2.10 Acridine Staining
Acridine orange (AO) staining is a nucleic acid selective metachromatic stain technique that can identify cell death. For AO staining, embryos at 48 hpf were incubated for 30 min in fish water containing acridine orange at 10 mg/l. Embryos were then rinsed three times in fish water, anesthetized with tricaine, and quickly imaged by epifluorescent microscopy.
2.11 Blood Extraction
I followed two different protocols to collect blood from adult fish. As per the first protocol, I used a glass needle to obtain a little amount of blood (2-5 ul) without sacrificying the animal. Anesthetized zebrafish were transfered to a petri dish, blood was collected by inserting the needle in the caudal vein, and the blood was let flow through the needle via capillarity. Then all the blood was transfered to a microscope slide, a blood smear was made, and the slide was stained with haematoxylin and eosin.

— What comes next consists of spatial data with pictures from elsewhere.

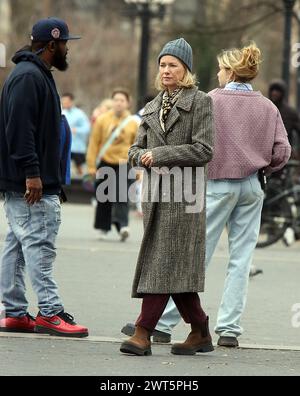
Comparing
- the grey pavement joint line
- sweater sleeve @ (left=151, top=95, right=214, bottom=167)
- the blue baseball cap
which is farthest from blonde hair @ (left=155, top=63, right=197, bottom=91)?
the grey pavement joint line

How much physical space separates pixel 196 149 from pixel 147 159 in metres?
0.29

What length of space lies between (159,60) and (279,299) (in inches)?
146

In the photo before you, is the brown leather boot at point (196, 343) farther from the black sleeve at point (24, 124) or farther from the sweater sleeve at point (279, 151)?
the black sleeve at point (24, 124)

Figure 4. Schematic representation of the blood collection procedure by means of glass needles. Dorsal aorta (DA), posterior cardinal vein (PCV), and spinal cord (S) are indicated (Zang et al. 2015).
In adopting the second protocol (Babaei et al. 2013), based on the use of low centrifugal force to collect blood from a wound, animals were sacrificed, but a major amount of blood was collected (10µl).

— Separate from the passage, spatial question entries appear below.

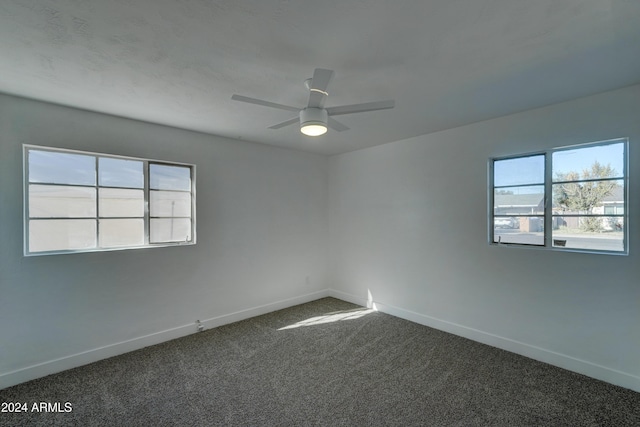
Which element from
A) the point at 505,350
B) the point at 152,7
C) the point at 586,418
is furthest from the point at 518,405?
the point at 152,7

Zebrafish were anesthetized and amputated. Each fish was placed, wound pointing down, into a homemade 0.5 mL microcentrifuged tube that had been previously perforated. Then, the tubecontaining the amputated fish was placed into a 1.5 mL microcentrifuge tube that contained 10 µL of heparin (500 I.U.). Subsequently, the assembly was put into a benchtop centrifuge and centrifuged at 40 g for 5 min at 11 °C.
Figure 5. Schematic representation of the blood collection procedure through tail amputation and centrifuge of the animal (Babaei et al. 2013).
The final volume of blood plus heparin was sufficient for several experiments.
A little amount (5 µl) was used for a blood smear, the remaining was diluted in PBS (100 µl) and fixing solution (100 µl) for cytometry analyses.
2.12 Histological Analysis
Adult fish 8 mpf old were fixed for 24 h in Bouin’s solution at room temperature. The samples were dehydrated through a graded series of ethanol and embedded in Paraplast plus (Leica). The samples were serially cut into 7/8 µm sections on a LKB microtome. After rehydration, the sections were stained with haematoxylin and eosin and mounted with Eukitt (BioOptica) for microscopic examination.
2.13 Cytometry
The blood collected after the centrifuge was resuspended with 100 µl of PBS and 100 µl of cell fixative, and kept in ice. At the analysis laboratory of the ASST Spedali Civili in Brescia, 200 µl of PBS were added to the sample, which was then analyzed.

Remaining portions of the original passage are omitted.